Kita semua mengalami masalah dan semacam kerugian di tahun-tahun formatif kita-ini adalah bagian dari pertumbuhan. Namun, itulah yang Anda pikirkan dan katakan pada diri sendiri tentang pengalaman yang Anda terima sebagai kenyataan, itu menjadi sebuah kepercayaan. Misalnya, jika Anda mengalami pengabaian melalui perceraian di awal hidup Anda, dan berpikir seperti, "Orang-orang meninggalkan Anda saat Anda mendekati mereka," atau "Pernikahan tidak bekerja," atau "Saya tidak akan pernah rentan terhadap seseorang. Karena mereka bisa menyakitiku, "kecuali jika Anda menantang keyakinan itu, Anda akan terus menganggapnya nyata dan benar, dan mereka bisa menjadi apa yang mengabadikan pikiran ketakutan dan ketakutan Anda tentang cinta, keintiman, atau pernikahan.

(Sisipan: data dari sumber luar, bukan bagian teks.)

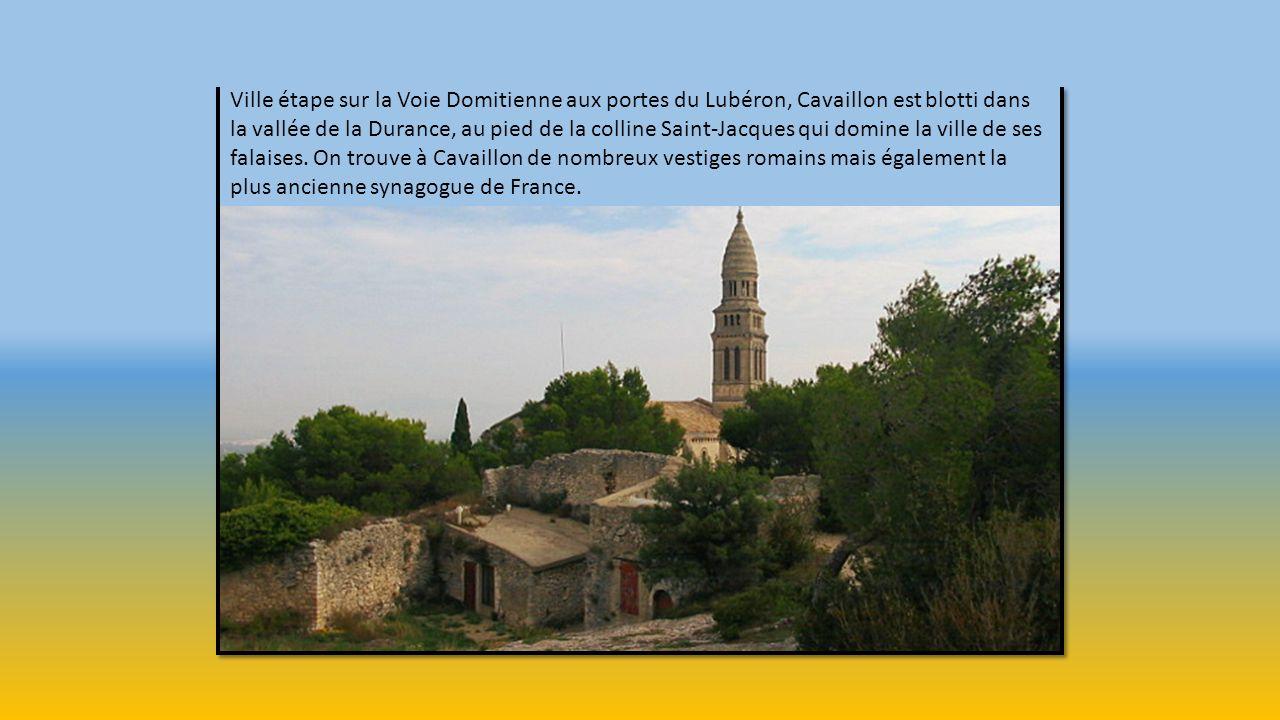 A l'époque de la Gaulle narbonnaise, Apt est une étape importante sur la Via Domitia. La cité Julienne est alors dotée d'un Forum, d'un Arc de Triomph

Dalam praktik pembinaan hidup saya, saya telah bekerja dengan orang-orang yang memiliki pendapat dan keyakinan yang sangat kuat mengenai hal-hal yang mereka alami di masa kecil mereka, dan membuat keputusan dan pilihan dalam hidup mereka karena bagaimana kejadian tersebut mempengaruhi mereka. Misalnya, saya memiliki klien yang dibesarkan dengan orang tua yang dia percaya tidak benar-benar saling mencintai, dan membuat keputusan untuk tidak pernah menikah karena dia khawatir pernikahan bisa meracuni dan merusak sebuah hubungan.

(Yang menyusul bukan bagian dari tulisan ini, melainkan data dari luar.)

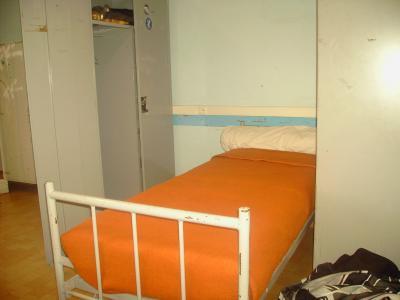 faire un lit au carr arm e table de lit. Black Bedroom Furniture Sets. Home Design Ideas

Meskipun dia telah menjalin hubungan selama lebih dari dua puluh tahun, dan benar-benar mencintai pasangannya, hubungannya dengan pernikahan adalah hal yang negatif dan berdasarkan ketakutan karena bagaimana dia merasakan dan menafsirkan hubungan orang tuanya. Pasangannya telah berulang kali memintanya untuk menikahinya, tapi dia tidak akan mengambil langkah selanjutnya, lebih memilih untuk tetap "cukup baik sendiri" agar tidak, dalam perspektifnya dan tanpa bukti nyata, merusak hubungan - sebuah contoh sempurna dari Bagaimana kepercayaan yang tersimpan, yang mungkin bahkan tidak berasal dari Anda, dapat mengubah realitas Anda dan bahkan menghalangi kualitas hidup Anda.

Sudahkah Saya Mendengar Seseorang Mengatakan Pemikiran ini Sebelum?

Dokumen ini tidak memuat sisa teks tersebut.